Session Variables¶

Once a tajo client connects to the Tajo master, it assigns a unique session. This session is kept until the client is disconnected or it is expired.

For the sake of more convenient user configuration, Tajo provides session variables. With session variables, different configurations are allowed for each session.

tsql provides the meta command \set to manipulate session variables. Just \set command shows all session variables.

default> \set
'name1'='val1'
'name2'='val2'
'name3'='val3'
     ...

\set key val will set the session variable named key with the value val.

default> \set
'CURRENT_DATABASE'='default'

default> \set key1 val1

default> \set
'CURRENT_DATABASE'='default'
'key1'='val1'

Also, \unset key will unset the session variable named key.

Currently, tajo provides the following session variables.

BROADCAST_NON_CROSS_JOIN_THRESHOLD

A threshold for non-cross joins.

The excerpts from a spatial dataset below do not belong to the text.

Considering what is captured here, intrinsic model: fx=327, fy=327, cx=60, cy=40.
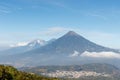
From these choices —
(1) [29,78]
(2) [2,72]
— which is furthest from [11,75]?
(1) [29,78]

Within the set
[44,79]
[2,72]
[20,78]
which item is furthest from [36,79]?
[2,72]

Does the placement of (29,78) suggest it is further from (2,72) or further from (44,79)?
(2,72)

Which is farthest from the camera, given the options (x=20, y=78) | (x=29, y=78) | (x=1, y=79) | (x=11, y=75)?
(x=29, y=78)

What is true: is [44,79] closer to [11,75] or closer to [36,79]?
[36,79]

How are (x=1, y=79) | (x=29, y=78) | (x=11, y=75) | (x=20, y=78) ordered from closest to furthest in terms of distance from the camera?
(x=1, y=79)
(x=11, y=75)
(x=20, y=78)
(x=29, y=78)

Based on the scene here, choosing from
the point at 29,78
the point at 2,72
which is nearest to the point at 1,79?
the point at 2,72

When a non-cross join query is executed with the broadcast join, the whole size of broadcasted tables won’t exceed this threshold.

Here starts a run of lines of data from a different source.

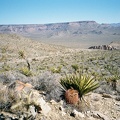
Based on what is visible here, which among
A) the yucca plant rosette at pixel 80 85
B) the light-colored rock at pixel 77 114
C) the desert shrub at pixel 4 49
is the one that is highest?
the yucca plant rosette at pixel 80 85

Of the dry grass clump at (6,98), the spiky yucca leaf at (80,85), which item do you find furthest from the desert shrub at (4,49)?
the dry grass clump at (6,98)

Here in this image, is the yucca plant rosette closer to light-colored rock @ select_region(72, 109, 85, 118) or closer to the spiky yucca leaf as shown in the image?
the spiky yucca leaf

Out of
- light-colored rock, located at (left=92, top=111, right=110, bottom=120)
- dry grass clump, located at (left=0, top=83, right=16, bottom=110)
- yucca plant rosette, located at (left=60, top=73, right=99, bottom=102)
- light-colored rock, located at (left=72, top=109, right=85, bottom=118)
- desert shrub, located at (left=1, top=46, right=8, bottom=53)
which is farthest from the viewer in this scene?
desert shrub, located at (left=1, top=46, right=8, bottom=53)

Configuration name: tajo.dist-query.broadcast.non-cross-join.threshold-kb

Property value: Integer

Unit: KB

Default value: 5120

Example

\set BROADCAST_NON_CROSS_JOIN_THRESHOLD 5120

BROADCAST_CROSS_JOIN_THRESHOLD

A threshold for cross joins. When a cross join query is executed, the whole size of broadcasted tables won’t exceed this threshold.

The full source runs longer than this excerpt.